**Record list:**

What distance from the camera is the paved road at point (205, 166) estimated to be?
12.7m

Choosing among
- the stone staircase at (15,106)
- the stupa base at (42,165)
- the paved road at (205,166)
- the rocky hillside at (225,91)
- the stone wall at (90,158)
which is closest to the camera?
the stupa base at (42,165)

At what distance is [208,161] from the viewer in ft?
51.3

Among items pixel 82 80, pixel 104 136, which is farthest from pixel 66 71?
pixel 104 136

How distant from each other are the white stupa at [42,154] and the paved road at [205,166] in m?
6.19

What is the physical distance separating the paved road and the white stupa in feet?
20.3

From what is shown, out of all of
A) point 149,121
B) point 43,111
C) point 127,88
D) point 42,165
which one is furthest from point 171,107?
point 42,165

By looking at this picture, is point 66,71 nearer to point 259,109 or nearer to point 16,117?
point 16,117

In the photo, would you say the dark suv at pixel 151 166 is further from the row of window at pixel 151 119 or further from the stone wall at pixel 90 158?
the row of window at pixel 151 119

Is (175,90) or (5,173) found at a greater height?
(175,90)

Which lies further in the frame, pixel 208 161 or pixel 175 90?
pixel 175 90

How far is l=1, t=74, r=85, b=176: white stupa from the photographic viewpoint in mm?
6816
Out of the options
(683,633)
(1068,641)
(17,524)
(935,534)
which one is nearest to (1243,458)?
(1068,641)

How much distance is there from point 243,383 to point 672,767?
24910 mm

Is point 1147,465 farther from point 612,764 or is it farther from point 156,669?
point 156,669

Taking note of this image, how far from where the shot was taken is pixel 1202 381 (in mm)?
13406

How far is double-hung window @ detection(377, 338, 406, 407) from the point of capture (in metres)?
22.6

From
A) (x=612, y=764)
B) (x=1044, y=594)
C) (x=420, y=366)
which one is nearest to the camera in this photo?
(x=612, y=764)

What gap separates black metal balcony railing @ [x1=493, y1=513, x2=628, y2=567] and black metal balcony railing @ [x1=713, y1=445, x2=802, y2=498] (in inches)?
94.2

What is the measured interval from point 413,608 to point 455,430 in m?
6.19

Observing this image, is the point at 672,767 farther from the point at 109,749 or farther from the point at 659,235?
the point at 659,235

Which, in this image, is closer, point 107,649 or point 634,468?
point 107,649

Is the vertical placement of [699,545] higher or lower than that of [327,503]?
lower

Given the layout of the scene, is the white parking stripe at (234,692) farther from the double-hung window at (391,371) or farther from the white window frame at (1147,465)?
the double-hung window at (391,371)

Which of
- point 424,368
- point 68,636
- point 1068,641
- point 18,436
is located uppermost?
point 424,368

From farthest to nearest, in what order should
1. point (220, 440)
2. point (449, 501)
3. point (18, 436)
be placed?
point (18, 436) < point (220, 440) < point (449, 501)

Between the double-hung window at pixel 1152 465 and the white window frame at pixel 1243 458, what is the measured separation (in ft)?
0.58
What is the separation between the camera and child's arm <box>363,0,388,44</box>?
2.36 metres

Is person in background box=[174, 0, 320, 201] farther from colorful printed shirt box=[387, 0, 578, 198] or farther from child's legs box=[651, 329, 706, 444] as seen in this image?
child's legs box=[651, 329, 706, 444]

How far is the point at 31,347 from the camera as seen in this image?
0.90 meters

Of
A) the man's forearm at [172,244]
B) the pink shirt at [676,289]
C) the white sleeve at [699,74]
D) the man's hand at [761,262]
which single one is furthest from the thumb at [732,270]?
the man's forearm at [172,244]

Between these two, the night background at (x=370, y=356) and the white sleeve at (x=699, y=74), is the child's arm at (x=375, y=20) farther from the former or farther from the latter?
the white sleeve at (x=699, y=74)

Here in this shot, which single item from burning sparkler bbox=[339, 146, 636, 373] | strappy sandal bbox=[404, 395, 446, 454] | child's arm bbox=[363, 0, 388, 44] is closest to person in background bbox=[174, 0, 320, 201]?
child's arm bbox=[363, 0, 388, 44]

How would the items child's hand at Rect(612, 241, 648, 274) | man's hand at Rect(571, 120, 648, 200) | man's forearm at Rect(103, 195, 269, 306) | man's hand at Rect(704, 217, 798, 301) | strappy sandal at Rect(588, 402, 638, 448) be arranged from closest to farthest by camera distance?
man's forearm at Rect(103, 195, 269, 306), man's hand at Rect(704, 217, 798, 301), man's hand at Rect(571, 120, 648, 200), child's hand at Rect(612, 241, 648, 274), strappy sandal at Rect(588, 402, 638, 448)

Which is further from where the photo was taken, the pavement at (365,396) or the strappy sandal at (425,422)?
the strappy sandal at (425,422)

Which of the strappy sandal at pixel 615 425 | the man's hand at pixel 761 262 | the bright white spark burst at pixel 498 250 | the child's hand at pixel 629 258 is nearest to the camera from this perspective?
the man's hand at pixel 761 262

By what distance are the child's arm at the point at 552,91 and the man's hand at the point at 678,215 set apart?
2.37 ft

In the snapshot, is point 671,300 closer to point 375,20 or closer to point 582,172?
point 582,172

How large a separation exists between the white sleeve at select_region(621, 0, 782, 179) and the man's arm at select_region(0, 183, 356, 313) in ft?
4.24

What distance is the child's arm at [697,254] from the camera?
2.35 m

**What this task involves:**
Render every line of the records above as a JSON list of strings, with one string per line and blank lines omitted.

**Solution to this problem:**
[
  "What distance from the camera is the paved road at point (205, 166) estimated to be?",
  "12.7m",
  "Choosing among",
  "- the stone staircase at (15,106)",
  "- the stupa base at (42,165)",
  "- the paved road at (205,166)",
  "- the rocky hillside at (225,91)",
  "- the stone wall at (90,158)",
  "which is closest to the camera?",
  "the stupa base at (42,165)",
  "At what distance is [208,161] from the viewer in ft?",
  "51.3",
  "Among items pixel 82 80, pixel 104 136, which is farthest from pixel 66 71?",
  "pixel 104 136",
  "How distant from each other are the white stupa at [42,154] and the paved road at [205,166] in m?",
  "6.19",
  "What is the physical distance separating the paved road and the white stupa in feet?",
  "20.3",
  "From what is shown, out of all of",
  "A) point 149,121",
  "B) point 43,111",
  "C) point 127,88",
  "D) point 42,165",
  "which one is furthest from point 171,107?",
  "point 42,165",
  "By looking at this picture, is point 66,71 nearer to point 259,109 or nearer to point 16,117?",
  "point 16,117",
  "In the photo, would you say the dark suv at pixel 151 166 is further from the row of window at pixel 151 119 or further from the stone wall at pixel 90 158?",
  "the row of window at pixel 151 119",
  "Is (175,90) or (5,173) found at a greater height?",
  "(175,90)",
  "Which lies further in the frame, pixel 208 161 or pixel 175 90?",
  "pixel 175 90",
  "How far is l=1, t=74, r=85, b=176: white stupa from the photographic viewpoint in mm?",
  "6816",
  "Out of the options",
  "(683,633)",
  "(1068,641)",
  "(17,524)",
  "(935,534)",
  "which one is nearest to (1243,458)?",
  "(1068,641)",
  "How much distance is there from point 243,383 to point 672,767?",
  "24910 mm",
  "Is point 1147,465 farther from point 612,764 or is it farther from point 156,669?",
  "point 156,669",
  "Taking note of this image, how far from where the shot was taken is pixel 1202 381 (in mm)?",
  "13406",
  "How far is double-hung window @ detection(377, 338, 406, 407) from the point of capture (in metres)?",
  "22.6",
  "From",
  "A) (x=612, y=764)",
  "B) (x=1044, y=594)",
  "C) (x=420, y=366)",
  "which one is nearest to the camera in this photo?",
  "(x=612, y=764)",
  "What gap separates black metal balcony railing @ [x1=493, y1=513, x2=628, y2=567] and black metal balcony railing @ [x1=713, y1=445, x2=802, y2=498] (in inches)?",
  "94.2",
  "What is the measured interval from point 413,608 to point 455,430 in m?",
  "6.19",
  "Observing this image, is the point at 672,767 farther from the point at 109,749 or farther from the point at 659,235?",
  "the point at 659,235",
  "Which, in this image, is closer, point 107,649 or point 634,468?",
  "point 107,649",
  "Is the vertical placement of [699,545] higher or lower than that of [327,503]?",
  "lower",
  "Given the layout of the scene, is the white parking stripe at (234,692) farther from the double-hung window at (391,371) or farther from the white window frame at (1147,465)?",
  "the double-hung window at (391,371)",
  "Which of",
  "- point 424,368",
  "- point 68,636",
  "- point 1068,641",
  "- point 18,436",
  "is located uppermost?",
  "point 424,368",
  "From farthest to nearest, in what order should",
  "1. point (220, 440)",
  "2. point (449, 501)",
  "3. point (18, 436)",
  "be placed?",
  "point (18, 436) < point (220, 440) < point (449, 501)",
  "Between the double-hung window at pixel 1152 465 and the white window frame at pixel 1243 458, what is the measured separation (in ft)?",
  "0.58",
  "What is the separation between the camera and child's arm <box>363,0,388,44</box>?",
  "2.36 metres",
  "Is person in background box=[174, 0, 320, 201] farther from colorful printed shirt box=[387, 0, 578, 198] or farther from child's legs box=[651, 329, 706, 444] as seen in this image?",
  "child's legs box=[651, 329, 706, 444]",
  "How far is the point at 31,347 from the camera as seen in this image?",
  "0.90 meters",
  "Of",
  "A) the man's forearm at [172,244]",
  "B) the pink shirt at [676,289]",
  "C) the white sleeve at [699,74]",
  "D) the man's hand at [761,262]",
  "which single one is furthest from the thumb at [732,270]?",
  "the man's forearm at [172,244]",
  "Between these two, the night background at (x=370, y=356) and the white sleeve at (x=699, y=74), is the child's arm at (x=375, y=20) farther from the former or farther from the latter?",
  "the white sleeve at (x=699, y=74)",
  "Here in this shot, which single item from burning sparkler bbox=[339, 146, 636, 373] | strappy sandal bbox=[404, 395, 446, 454] | child's arm bbox=[363, 0, 388, 44] is closest to person in background bbox=[174, 0, 320, 201]?",
  "child's arm bbox=[363, 0, 388, 44]",
  "How would the items child's hand at Rect(612, 241, 648, 274) | man's hand at Rect(571, 120, 648, 200) | man's forearm at Rect(103, 195, 269, 306) | man's hand at Rect(704, 217, 798, 301) | strappy sandal at Rect(588, 402, 638, 448) be arranged from closest to farthest by camera distance?",
  "man's forearm at Rect(103, 195, 269, 306), man's hand at Rect(704, 217, 798, 301), man's hand at Rect(571, 120, 648, 200), child's hand at Rect(612, 241, 648, 274), strappy sandal at Rect(588, 402, 638, 448)",
  "Which is further from where the photo was taken, the pavement at (365,396) or the strappy sandal at (425,422)?",
  "the strappy sandal at (425,422)",
  "Which of the strappy sandal at pixel 615 425 | the man's hand at pixel 761 262 | the bright white spark burst at pixel 498 250 | the child's hand at pixel 629 258 is nearest to the camera from this perspective?",
  "the man's hand at pixel 761 262",
  "By what distance are the child's arm at the point at 552,91 and the man's hand at the point at 678,215 set apart?",
  "2.37 ft",
  "In the snapshot, is point 671,300 closer to point 375,20 or closer to point 582,172?",
  "point 582,172",
  "How large a separation exists between the white sleeve at select_region(621, 0, 782, 179) and the man's arm at select_region(0, 183, 356, 313) in ft?",
  "4.24",
  "What distance is the child's arm at [697,254] from the camera?",
  "2.35 m"
]